* PROBLEM DESCRIPTION
Give back exactly the lines running from the line with "Is the white" to the end of the entries, and only those lines.

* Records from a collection
==========

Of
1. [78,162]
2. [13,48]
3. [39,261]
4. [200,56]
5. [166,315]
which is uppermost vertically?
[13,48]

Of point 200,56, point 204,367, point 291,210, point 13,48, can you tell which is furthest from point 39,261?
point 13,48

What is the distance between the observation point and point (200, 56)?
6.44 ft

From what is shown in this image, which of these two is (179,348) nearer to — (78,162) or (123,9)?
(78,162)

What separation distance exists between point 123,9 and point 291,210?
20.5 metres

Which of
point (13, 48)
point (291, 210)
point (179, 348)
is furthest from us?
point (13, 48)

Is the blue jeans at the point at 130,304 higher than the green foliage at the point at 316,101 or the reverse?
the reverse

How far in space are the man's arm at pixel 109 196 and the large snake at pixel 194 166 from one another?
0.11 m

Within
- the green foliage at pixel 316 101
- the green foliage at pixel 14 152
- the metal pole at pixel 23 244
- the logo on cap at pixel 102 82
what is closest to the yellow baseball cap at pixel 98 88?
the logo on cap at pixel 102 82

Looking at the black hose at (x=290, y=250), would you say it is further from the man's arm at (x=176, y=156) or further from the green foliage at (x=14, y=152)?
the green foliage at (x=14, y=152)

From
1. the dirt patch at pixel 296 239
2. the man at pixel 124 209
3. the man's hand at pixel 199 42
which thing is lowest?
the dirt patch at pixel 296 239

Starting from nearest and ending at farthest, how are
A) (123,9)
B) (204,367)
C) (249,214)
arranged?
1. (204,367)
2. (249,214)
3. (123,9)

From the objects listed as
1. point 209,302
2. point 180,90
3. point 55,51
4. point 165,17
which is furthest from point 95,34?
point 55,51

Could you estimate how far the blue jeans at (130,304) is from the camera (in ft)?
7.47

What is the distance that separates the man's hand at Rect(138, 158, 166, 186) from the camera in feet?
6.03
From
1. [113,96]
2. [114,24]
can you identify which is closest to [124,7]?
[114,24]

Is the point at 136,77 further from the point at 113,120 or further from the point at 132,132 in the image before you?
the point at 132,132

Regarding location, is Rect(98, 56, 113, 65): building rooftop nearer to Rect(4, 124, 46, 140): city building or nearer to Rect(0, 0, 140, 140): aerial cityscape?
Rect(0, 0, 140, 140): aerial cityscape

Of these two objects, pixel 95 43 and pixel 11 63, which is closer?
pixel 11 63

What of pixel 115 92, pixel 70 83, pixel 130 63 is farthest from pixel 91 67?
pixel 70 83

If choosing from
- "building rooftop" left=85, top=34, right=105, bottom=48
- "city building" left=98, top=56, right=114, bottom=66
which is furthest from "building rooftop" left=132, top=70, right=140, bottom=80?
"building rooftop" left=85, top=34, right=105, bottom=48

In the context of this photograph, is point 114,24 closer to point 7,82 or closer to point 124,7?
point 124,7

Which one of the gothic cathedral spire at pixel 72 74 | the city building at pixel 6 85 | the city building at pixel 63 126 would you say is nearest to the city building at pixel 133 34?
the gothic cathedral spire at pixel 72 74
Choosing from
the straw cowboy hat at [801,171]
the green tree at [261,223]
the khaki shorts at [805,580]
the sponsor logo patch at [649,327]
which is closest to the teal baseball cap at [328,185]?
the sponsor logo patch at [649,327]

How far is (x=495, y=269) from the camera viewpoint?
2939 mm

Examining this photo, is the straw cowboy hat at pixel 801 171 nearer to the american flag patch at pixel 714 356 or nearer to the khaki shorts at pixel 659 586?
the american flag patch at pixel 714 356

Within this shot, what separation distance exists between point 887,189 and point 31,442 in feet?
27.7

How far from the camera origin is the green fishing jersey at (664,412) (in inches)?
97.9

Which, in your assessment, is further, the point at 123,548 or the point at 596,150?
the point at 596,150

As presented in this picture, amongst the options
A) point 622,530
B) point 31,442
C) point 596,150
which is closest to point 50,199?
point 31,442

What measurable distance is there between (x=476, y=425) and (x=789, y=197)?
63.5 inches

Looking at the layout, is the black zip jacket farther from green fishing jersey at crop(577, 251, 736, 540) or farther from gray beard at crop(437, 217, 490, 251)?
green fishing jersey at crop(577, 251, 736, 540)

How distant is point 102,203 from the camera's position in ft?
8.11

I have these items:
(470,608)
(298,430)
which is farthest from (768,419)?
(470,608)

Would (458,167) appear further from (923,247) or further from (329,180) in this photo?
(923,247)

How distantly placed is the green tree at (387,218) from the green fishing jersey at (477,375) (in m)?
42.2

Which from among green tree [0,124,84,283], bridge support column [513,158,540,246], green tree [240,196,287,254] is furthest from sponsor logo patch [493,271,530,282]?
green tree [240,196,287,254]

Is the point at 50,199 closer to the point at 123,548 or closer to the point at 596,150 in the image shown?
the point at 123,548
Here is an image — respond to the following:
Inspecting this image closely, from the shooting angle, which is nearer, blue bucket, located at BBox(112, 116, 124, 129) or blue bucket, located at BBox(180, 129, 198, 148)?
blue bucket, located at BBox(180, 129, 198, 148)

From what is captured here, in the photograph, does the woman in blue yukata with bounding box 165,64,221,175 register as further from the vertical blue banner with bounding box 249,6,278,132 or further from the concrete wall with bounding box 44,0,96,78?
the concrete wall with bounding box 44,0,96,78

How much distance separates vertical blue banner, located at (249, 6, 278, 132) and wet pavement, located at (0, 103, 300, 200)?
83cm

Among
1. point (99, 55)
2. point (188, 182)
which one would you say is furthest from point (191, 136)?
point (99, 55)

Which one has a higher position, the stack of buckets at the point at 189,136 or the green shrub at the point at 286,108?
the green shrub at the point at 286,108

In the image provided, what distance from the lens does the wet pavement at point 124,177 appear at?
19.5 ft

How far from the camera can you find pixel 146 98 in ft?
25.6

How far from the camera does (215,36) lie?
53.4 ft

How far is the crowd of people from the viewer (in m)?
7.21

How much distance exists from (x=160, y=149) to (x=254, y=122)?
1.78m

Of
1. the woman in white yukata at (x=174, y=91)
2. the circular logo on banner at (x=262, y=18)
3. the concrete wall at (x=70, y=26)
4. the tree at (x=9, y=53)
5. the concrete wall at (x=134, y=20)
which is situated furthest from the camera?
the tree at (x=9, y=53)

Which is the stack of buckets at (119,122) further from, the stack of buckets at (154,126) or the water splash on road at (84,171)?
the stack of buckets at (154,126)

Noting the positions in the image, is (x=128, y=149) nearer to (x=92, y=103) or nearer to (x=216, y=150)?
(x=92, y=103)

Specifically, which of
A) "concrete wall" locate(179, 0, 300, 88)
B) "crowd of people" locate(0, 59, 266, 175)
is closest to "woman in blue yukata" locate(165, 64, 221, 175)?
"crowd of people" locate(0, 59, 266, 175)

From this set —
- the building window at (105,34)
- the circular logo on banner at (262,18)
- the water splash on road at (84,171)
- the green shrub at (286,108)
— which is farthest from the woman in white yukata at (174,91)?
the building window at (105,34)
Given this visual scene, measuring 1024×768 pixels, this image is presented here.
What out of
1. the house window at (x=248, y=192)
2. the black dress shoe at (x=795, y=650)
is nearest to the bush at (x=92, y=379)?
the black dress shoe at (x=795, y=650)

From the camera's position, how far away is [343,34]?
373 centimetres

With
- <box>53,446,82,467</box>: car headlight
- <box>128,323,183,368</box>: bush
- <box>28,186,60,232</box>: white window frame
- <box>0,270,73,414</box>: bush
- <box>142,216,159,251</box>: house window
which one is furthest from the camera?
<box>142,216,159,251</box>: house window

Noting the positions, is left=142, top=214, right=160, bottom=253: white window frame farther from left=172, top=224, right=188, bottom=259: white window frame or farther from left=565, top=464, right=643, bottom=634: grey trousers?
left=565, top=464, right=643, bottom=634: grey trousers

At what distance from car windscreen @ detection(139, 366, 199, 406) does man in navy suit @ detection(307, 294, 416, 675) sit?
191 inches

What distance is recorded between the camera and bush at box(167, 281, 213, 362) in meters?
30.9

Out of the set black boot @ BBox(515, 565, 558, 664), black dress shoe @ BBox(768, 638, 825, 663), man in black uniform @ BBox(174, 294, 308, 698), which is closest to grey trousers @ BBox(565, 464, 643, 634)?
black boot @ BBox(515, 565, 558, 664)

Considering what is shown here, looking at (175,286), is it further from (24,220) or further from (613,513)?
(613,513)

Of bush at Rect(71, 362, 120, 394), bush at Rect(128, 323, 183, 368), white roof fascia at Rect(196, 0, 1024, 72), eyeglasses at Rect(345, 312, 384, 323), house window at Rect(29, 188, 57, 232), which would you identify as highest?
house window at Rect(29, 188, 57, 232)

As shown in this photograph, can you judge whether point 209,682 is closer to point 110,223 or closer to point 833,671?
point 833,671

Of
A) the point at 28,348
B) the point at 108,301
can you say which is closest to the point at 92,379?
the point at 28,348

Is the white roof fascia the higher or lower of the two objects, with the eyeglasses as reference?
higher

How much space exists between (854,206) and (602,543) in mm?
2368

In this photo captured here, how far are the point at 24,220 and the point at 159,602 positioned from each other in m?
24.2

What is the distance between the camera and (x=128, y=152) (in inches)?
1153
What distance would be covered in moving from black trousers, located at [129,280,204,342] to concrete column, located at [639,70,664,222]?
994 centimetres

==========

* REPLY TO THE TASK
Is the white roof fascia the higher or lower of the two objects, with the eyeglasses as reference?
higher

How much space exists between (854,206) and (602,543) in mm?
2368

In this photo captured here, how far are the point at 24,220 and the point at 159,602 positioned from each other in m?
24.2

What is the distance between the camera and (x=128, y=152) (in inches)?
1153
What distance would be covered in moving from black trousers, located at [129,280,204,342] to concrete column, located at [639,70,664,222]?
994 centimetres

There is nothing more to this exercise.